- Born: 3 January 1924 Weimar Republic
- Died: 18 February 2013 (aged 89) Rottach-Egern, Upper Bavaria, Germany
- Cause of death: Suicide by gunshot
- Occupation: Businessman

= Otto Beisheim =

German businessman (1924–2013)

Otto Beisheim (3 January 1924 – 18 February 2013) was a German businessman and co-founder of Metro AG. In 2010, his net worth was estimated at US$3.6 billion.

==Early life==
Beisheim was born on 3 January 1924, near Essen, Germany. He was the son of a caretaker, and his family was too poor to pay for him to attend high school, so he became a leather tradesman.

In October 1942, Otto Besheim voluntarily joined the Waffen-SS. During this time, he temporarily served as Sturmmann (Private) in the SS Division Leibstandarte in an artillery regiment on the Eastern Front. There is no historical indication that he was involved in war crimes during his assignment with the Waffen-SS. In 1943, Beisheim incurred a light injury in July in the Battle of Kursk in July 1943, and a severe injury in December near Berdychiv. In July 1944, following an extensive period of recovery in various military hospitals, Beisheim served as a private in an administrative unit before he was taken as a British prisoner of war in May 1945. He was released in March 1946.

==Career==
After the war, Beisheim began his commercial career at the Wilhelm Nebel leather factory. After several positions in the iron and steel industry, he worked for the electrical trading company Stöcker & Reinshagen from 1959, where he became an authorized officer.

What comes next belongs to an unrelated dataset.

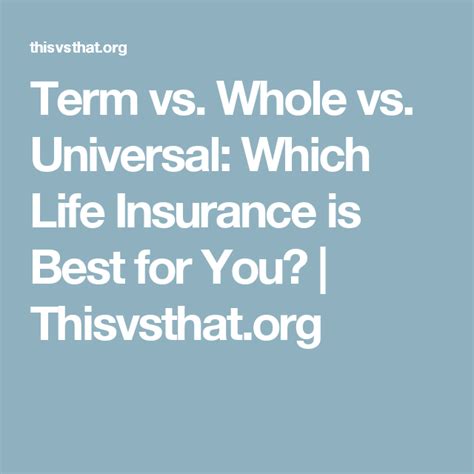 thisvsthat.org

Term vs. Whole vs. Universal: Which Life Insurance is Best for You? | Thisvsthat.org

Returning to Germany, he founded Metro, the country's first cash-and-carry retailer, in 1964 at Mülheim an der Ruhr.

On 10 January 2004, Beisheim Center was officially opened on the northwest side of Potsdamer Platz in Berlin, built for 463 million euros, and including the Ritz-Carlton and Marriott chains.

In 2009, he sold 5.2% of the shares of Metro AG to various national and international investors; a further 3.1% could be sold. The WHU – Otto Beisheim School of Management, in Vallendar is named after him.

=== Awards ===
- Iron Cross II Class
- 1993: Doctor of Economics - honorary, the Technical University of Dresden
- 1994: Grand Federal Cross of Merit
- 2000: Bavarian Order of Merit
- 2003: Order of Merit of the State of Berlin
- 2003: Honorary Senator of WHU
- 2005: WHU ring of honor
- 2005: Honorary citizenship of all five valley communities in the Tegernsee valley
- 2008: Honorary doctorate from WHU

==Personal life and legacy==
On 18 February 2013, Beisheim committed suicide in his home in Rottach-Egern, Germany. The Beisheim Group issued a statement that Beisheim chose to take his own life after being diagnosed with a terminal illness. Beisheim was intensely private and rarely in the public eye. Even at his company's shareholders' meetings, he was reported to have shown up on occasion masquerading under the name Müller.

Otto gave his name to the Beisheim Group, a family holding company for his interests in Metro AG.